15. Find a quadratic equation whose roots are 3 less than
the roots of the equation x²-14x+29=0​

Answer 1

${\large {\underline {\blue {\bf {Question}}}}}$

• Find a quadratic equation whose roots are 3 less than the roots of the equation x²-14x+29=0.

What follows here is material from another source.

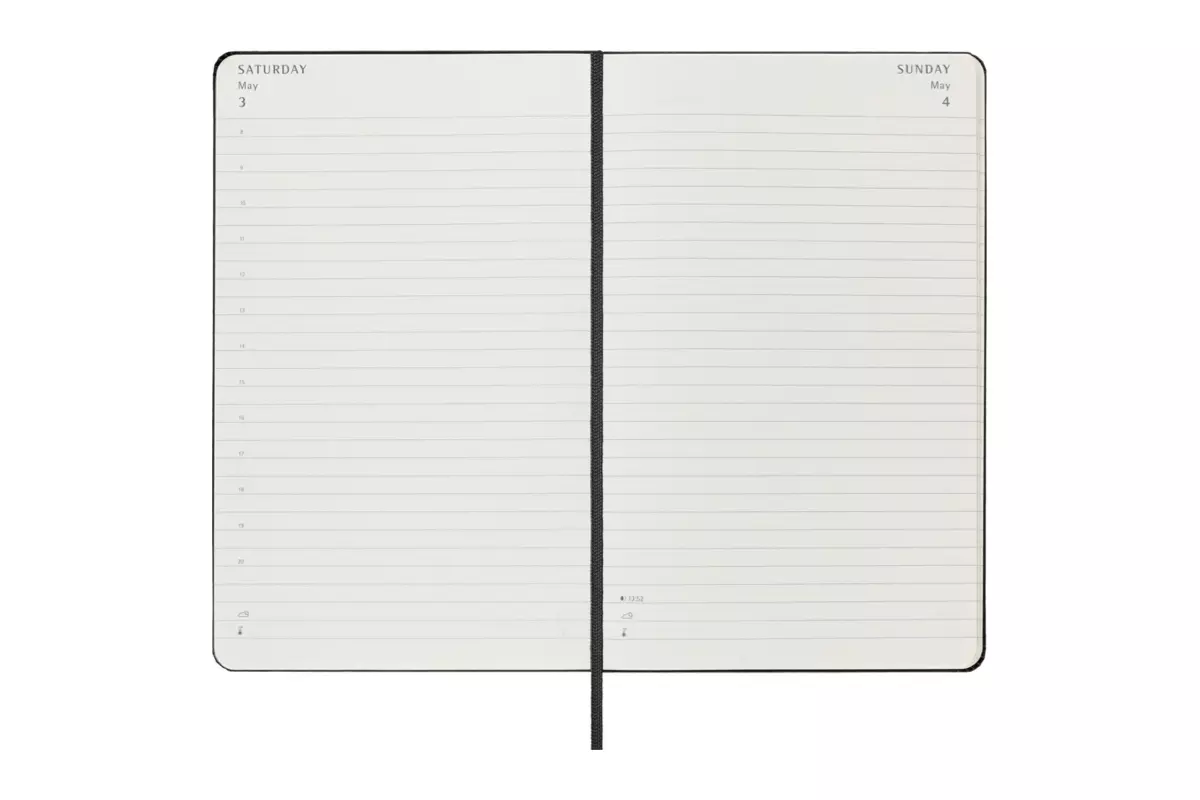 Een Moleskine 2025 12M Daily Hardcover Large Black koop je bij Moleskine.nl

${\large {\underline {\blue {\bf {Answer}}}}}$

$\sf \: Let \: the \: roots \: of \: {x}^{2} - 14x + 29 \: be \: \alpha \: and \: \beta.$

• We know that,

$\boxed{\red{\sf Sum\ of\ the\ zeroes=\frac{-coefficient\ of\ x}{coefficient\ of\ x^{2}}}}$

OR

$\boxed{\purple{\tt Sum\ of\ the\ zeroes=\frac{-b}{a}}}$

Therefore,

$\bf \longmapsto \: \bf \: \alpha + \beta = - \: \dfrac{ - 14}{1}$

$\boxed{ \pink{\bf :\implies\: \alpha + \beta = 14}} - - (1)$

And

$\boxed{\red{\sf Product\ of\ the\ zeroes=\frac{Constant}{coefficient\ of\ x^{2}}}}$

OR

$\boxed{\purple{\tt Product\ of\ the\ zeroes=\frac{c}{a}}}$

Therefore,

$\bf \longmapsto \: \bf \: \alpha \beta = \dfrac{29}{1}$

$\boxed{ \pink{\bf :\implies\: \alpha \beta = 49 }}$

Now,

We have to find a quadratic equation whose roots are

$\bf \: \alpha \: - 3 \: and \: \beta \: - \: 3$

So,

$\bf \longmapsto \: \bf \:Sum \: of \: zeroes = \alpha - 3 + \beta - 3$

$\bf \longmapsto \: \bf \:Sum \: of \: zeroes = \alpha + \beta - 6$

$\bf \longmapsto \: \bf \:Sum \: of \: zeroes = 14 - 6$

$\boxed{ \red{\bf \longmapsto \: \bf \:Sum \: of \: zeroes \: = 8}}$

Now,

$\bf \longmapsto \: \bf \:Product \: of \: zeroes = ( \alpha - 3)( \beta - 3)$

$\bf \longmapsto \: \bf \:Product \: of \: zeroes = \alpha \beta - 3 \alpha - 3 \beta + 9$

$\bf \longmapsto \: \bf \:Product \: of \: zeroes = 29 - 3( \alpha + \beta ) + 9$

$\bf \longmapsto \: \bf \:Product \: of \: zeroes = 38 - 3 \times 14$

$\bf \longmapsto \: \bf \:Product \: of \: zeroes = 38 - 42$

$\boxed{\purple{ \bf \longmapsto \: \bf \: Product\ of\ the\ zeroes= - 4}}$

Hence,

The required Quadratic polynomial is given by

$\bf \longmapsto \: \bf \: {x}^{2} - (Sum \: of \: zeroes )x + Product \: of \: zeroes = 0$

$\bf \longmapsto \: \bf \: {x}^{2} - 8x - 4= 0$